*WHAT IS EXPECTED*
Put every line of the records below into a JSON list of strings, one string per line, and leave out the blank lines.

☆ ☆ ☆ ☆

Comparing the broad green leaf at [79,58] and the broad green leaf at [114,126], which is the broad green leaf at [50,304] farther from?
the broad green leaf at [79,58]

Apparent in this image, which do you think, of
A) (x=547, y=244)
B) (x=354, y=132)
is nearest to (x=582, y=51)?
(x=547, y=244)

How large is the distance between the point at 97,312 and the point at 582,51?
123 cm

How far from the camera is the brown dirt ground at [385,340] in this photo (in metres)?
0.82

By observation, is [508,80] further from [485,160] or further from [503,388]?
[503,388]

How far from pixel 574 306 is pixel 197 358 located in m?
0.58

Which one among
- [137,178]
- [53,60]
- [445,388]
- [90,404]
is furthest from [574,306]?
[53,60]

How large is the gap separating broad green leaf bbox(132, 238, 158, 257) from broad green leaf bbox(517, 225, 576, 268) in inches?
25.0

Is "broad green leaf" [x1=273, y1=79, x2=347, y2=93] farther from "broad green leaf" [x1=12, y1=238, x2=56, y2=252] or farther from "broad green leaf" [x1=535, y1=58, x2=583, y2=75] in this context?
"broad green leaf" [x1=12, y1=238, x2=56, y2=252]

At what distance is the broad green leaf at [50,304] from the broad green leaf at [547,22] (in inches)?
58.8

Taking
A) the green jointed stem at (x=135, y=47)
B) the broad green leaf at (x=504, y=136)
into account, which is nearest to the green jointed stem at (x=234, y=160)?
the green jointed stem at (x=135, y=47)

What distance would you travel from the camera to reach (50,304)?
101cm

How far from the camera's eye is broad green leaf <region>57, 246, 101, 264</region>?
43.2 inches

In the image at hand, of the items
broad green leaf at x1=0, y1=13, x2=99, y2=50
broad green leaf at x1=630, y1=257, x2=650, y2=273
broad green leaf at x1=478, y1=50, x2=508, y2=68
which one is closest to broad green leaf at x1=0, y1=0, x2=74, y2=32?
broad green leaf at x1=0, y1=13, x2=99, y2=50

☆ ☆ ☆ ☆

*FULL SOLUTION*
[
  "Comparing the broad green leaf at [79,58] and the broad green leaf at [114,126], which is the broad green leaf at [50,304] farther from?",
  "the broad green leaf at [79,58]",
  "Apparent in this image, which do you think, of",
  "A) (x=547, y=244)",
  "B) (x=354, y=132)",
  "is nearest to (x=582, y=51)?",
  "(x=547, y=244)",
  "How large is the distance between the point at 97,312 and the point at 582,51?",
  "123 cm",
  "How far from the camera is the brown dirt ground at [385,340] in this photo (in metres)?",
  "0.82",
  "By observation, is [508,80] further from [485,160] or further from [503,388]?",
  "[503,388]",
  "How far from pixel 574 306 is pixel 197 358 located in m?",
  "0.58",
  "Which one among",
  "- [137,178]",
  "- [53,60]",
  "- [445,388]",
  "- [90,404]",
  "is furthest from [574,306]?",
  "[53,60]",
  "How large is the gap separating broad green leaf bbox(132, 238, 158, 257) from broad green leaf bbox(517, 225, 576, 268) in inches?",
  "25.0",
  "Is \"broad green leaf\" [x1=273, y1=79, x2=347, y2=93] farther from \"broad green leaf\" [x1=12, y1=238, x2=56, y2=252] or farther from \"broad green leaf\" [x1=535, y1=58, x2=583, y2=75] in this context?",
  "\"broad green leaf\" [x1=12, y1=238, x2=56, y2=252]",
  "At what distance is the broad green leaf at [50,304] from the broad green leaf at [547,22] (in inches)?",
  "58.8",
  "Taking",
  "A) the green jointed stem at (x=135, y=47)",
  "B) the broad green leaf at (x=504, y=136)",
  "into account, which is nearest to the green jointed stem at (x=234, y=160)?",
  "the green jointed stem at (x=135, y=47)",
  "What distance would you travel from the camera to reach (50,304)?",
  "101cm",
  "How far from the camera's eye is broad green leaf <region>57, 246, 101, 264</region>?",
  "43.2 inches",
  "In the image at hand, of the items",
  "broad green leaf at x1=0, y1=13, x2=99, y2=50",
  "broad green leaf at x1=630, y1=257, x2=650, y2=273",
  "broad green leaf at x1=478, y1=50, x2=508, y2=68",
  "which one is closest to broad green leaf at x1=0, y1=0, x2=74, y2=32?",
  "broad green leaf at x1=0, y1=13, x2=99, y2=50"
]